Mooney crashes into power lines

2 Dec 22 9 Comments

On Sunday, the 27th of November 2022, a single-engine aircraft made national US news when it crashed through power lines in Gaithersburg, Maryland, coming to rest on a lattice tower.

The aircraft was a Mooney M20J 201, a popular fast aircraft whose designation of “201” is based on 201 miles per hour: the J model’s maximum cruise speed. The M20J is an aerodynamically cleaned up version of the M20F, redesigned by LeRoy Patrick “Roy” LoPresti, an aeronautical engineer best known for his work on the Apollo Moon Program. About 2,150 M20J 201s were produced, with 1,600 of them still on the US registry. Aviation Consumer notes that the Mooney has a history of pilots struggling with the landings.
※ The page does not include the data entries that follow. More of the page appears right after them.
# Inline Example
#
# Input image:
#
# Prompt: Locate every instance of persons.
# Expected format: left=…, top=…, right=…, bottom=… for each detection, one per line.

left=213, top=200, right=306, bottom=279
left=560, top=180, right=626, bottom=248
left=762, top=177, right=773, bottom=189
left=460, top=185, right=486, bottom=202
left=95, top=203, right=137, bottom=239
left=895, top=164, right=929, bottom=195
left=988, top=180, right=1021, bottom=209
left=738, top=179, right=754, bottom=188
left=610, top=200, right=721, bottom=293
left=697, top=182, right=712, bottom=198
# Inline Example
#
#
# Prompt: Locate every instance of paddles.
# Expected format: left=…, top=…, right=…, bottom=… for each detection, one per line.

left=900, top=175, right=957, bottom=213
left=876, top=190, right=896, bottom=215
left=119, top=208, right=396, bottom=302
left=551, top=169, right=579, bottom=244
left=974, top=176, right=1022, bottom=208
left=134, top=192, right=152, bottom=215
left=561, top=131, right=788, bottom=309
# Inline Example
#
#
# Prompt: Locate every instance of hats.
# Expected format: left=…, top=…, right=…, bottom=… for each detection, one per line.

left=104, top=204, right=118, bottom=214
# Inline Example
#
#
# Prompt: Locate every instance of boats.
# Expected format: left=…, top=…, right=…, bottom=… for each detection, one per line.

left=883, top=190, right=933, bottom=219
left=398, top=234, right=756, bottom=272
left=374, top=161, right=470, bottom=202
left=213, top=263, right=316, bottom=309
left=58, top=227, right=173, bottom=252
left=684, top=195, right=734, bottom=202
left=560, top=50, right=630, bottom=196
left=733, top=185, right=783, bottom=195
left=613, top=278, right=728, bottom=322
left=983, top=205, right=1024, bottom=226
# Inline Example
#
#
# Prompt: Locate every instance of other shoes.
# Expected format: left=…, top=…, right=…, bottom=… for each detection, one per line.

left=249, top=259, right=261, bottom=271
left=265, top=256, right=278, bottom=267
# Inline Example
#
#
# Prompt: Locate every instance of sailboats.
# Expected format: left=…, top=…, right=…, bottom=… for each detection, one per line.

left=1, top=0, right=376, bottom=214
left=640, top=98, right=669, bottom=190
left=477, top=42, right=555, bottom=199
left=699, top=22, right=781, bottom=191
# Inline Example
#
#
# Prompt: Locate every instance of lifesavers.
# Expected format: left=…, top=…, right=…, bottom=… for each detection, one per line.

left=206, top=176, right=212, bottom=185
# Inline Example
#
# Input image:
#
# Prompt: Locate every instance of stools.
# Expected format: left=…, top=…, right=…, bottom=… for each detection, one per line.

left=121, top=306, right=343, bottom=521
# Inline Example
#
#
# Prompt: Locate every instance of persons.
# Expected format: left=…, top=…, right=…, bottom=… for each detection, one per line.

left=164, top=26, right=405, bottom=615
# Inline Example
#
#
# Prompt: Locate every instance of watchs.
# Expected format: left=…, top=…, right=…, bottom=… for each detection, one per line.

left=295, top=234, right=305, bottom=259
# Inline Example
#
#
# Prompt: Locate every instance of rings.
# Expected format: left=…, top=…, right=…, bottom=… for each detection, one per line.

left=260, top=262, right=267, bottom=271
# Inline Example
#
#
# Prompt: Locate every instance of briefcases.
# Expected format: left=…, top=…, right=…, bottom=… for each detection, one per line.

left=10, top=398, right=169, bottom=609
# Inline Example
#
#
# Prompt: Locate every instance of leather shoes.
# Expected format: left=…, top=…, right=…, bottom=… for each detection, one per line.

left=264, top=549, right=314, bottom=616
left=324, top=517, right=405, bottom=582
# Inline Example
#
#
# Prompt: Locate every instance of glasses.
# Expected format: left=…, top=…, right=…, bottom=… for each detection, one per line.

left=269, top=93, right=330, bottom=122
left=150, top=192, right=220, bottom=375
The biggest operational shortcoming of the original M20J was its low gear-operating speed (Vlo) of 107 knots for both retraction and extension. This, together with the low flap extension speed (Vfe of 114 knots), caused pilots grief in high-density areas and led to the airplane’s reputation as a hot-handling, hard-to-land performance machine, which it really is not, although we were dumbfounded while researching the latest NTSB wreck reports for the airplane. It’s littered with landings—and go-arounds—gone wild, evident that Mooney pilots still struggle with landing these airplanes as they always have.

Written in 2020, that article refers to another instance of a Mooney M20J flying into power lines, which I identified as NTSB case WPR13LA407 which occurred on the 15th of September in 2013. The pilot had been flying at 1,000 feet when the engine cut out. He was descending, planning to land on the road, when he flew through a power line.

Then the engine restarted; amazingly, the pilot was able to climb away. ATC offered to assist with routing to the closest airfield; however, the pilot decided instead to fly a further 150 miles before landing, at which point he discovered the extent of damage from the cable strike. The cut power line had slashed across the aircraft, damaging the propeller assembly, the engine cowling and both wings, with significant damage to the left aileron.

Mooneys are amazing and Mooney pilots are maybe just a little bit crazy, is what I’m saying.

Let’s get back to current events. The Mooney that flew into the power lines last week was an early model, produced in 1977, and registered to a private company in the US as N201RF. The president of the company was the pilot.

That day’s travel started just before nine that morning when the Mooney departed Montgomery County Airpark in Gaithersburg, Maryland. The pilot and a friend flew to Westchester County Airport in White Plains, New York for a day trip. The pilot has confirmed that he is rated for instrument flying and said that he had been flying for over 30 years; however in a later interview, he said he’d taken ten years off of flying after a crash thirty years ago.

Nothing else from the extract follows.